HSF’s Melbourne play follows a significant team exit from the firm’s Asia and Australia offices. A group of 10 project finance partners left HSF to launch White & Case offices in Melbourne and Sydney earlier this month.
The departing partners are: HSF Asia head of finance Brendan Quinn, head of projects Andrew Clark, finance partners Alan Rosengarten, Josh Sgro, Tim Power, Jared Muller and Joanne Draper in Melbourne, Joel Rennie in Sydney, Fergus Smith in Hong Kong and Matthew Osborne in Singapore.
HSF launched its global alternative legal services centre from its Belfast office in June 2015 and has grown the team to have 350 legal and technology staff in Belfast, Brisbane, London, Perth, Sydney, Shanghai and now Melbourne.
HSF launched a legal services pop-up in Perth earlier this year to “test the potential for this type of business in Australia,” said global head of alternative legal services delivery, Libby Jackson. “The team really flew out of the trap. We built it out of a successful pitch on a large piece of work and we felt the business case for an on-shore Australian hub had been made.”
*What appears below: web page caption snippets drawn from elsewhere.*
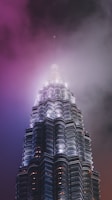low-angle photography of grey high rise building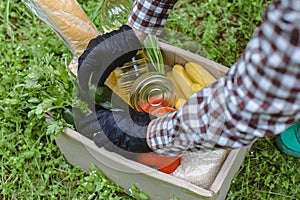 Woman delivering donations box with food during Covid 19 outbreak.Feme volunteer collects food in a box standing on the grass photo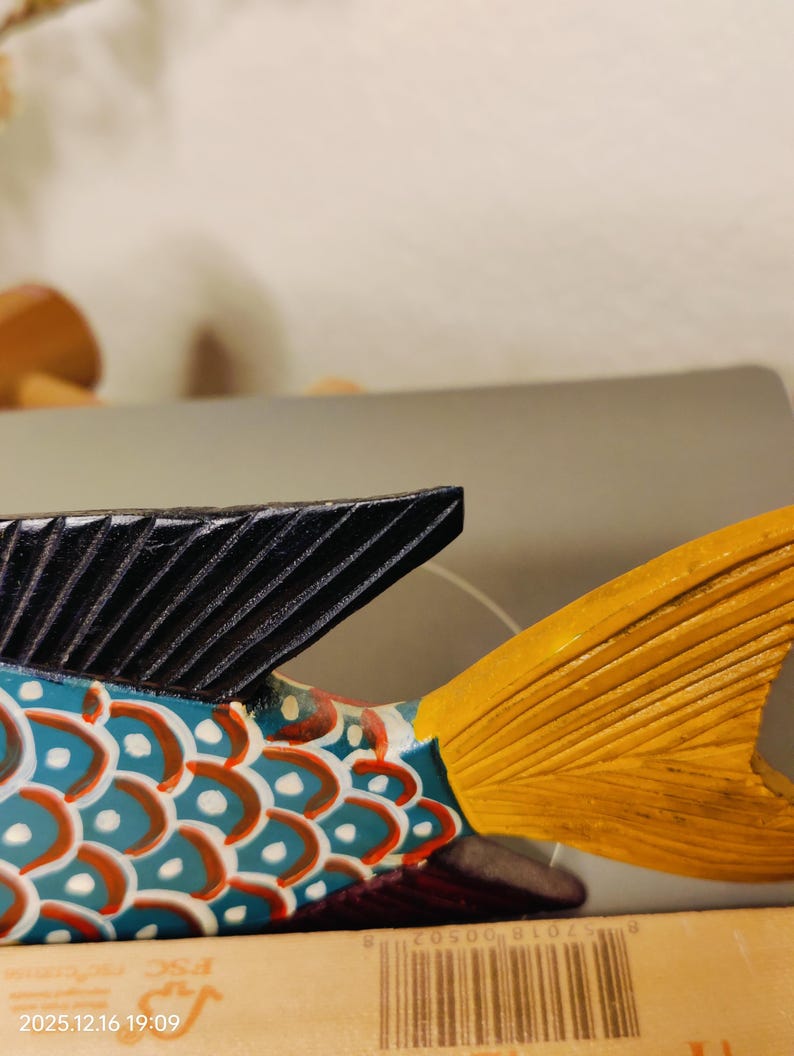 May include: A colorful wooden fish sculpture with a black dorsal fin and a yellow tail fin. The body is painted with blue, red, and white patterns. The sculpture is a decorative item.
The permanent centre will be located in Melbourne due to its comparatively cheaper rents. Meanwhile the Perth centre will continue to operate from HSF’s office in the city.
“We tested all the same due diligence drivers that we did for Belfast,” Jackson continued. “Perth enabled us to build a full team of people who understand our business in Australia and who can deliver services to our clients, which are mostly HSF partners.”
Jackson added the firm’s global legal services business was built on the principle that it can offer due diligence, document review and other services for “half the cost” of running the same work from one of the firm’s core offices.
Last year, the team processed 63 million documents, reviewed more than three million documents and 5,000 property leases, and managed the administration of more than 500 funds.
It is also focusing on technology solutions to create a “value proposition for the client”. Jackson said the legal services hubs are “fully integrated” into the HSF network and are blending “human work with predictive coding and other software that relates particularly to transactional and corporate work.
“That’s where the really exciting tech stuff is happening,” she added.
HSF’s UK rivals Allen & Overy and Freshfields Bruckhaus Deringer also offer low-cost legal services from Belfast and Manchester respectively, although HSF is the first to extend such services to Asia Pacific.
The Lawyer reported in April Freshfields is planning to open a second legal services hub in Vancouver at the end of 2016, which will support the firm’s China practice.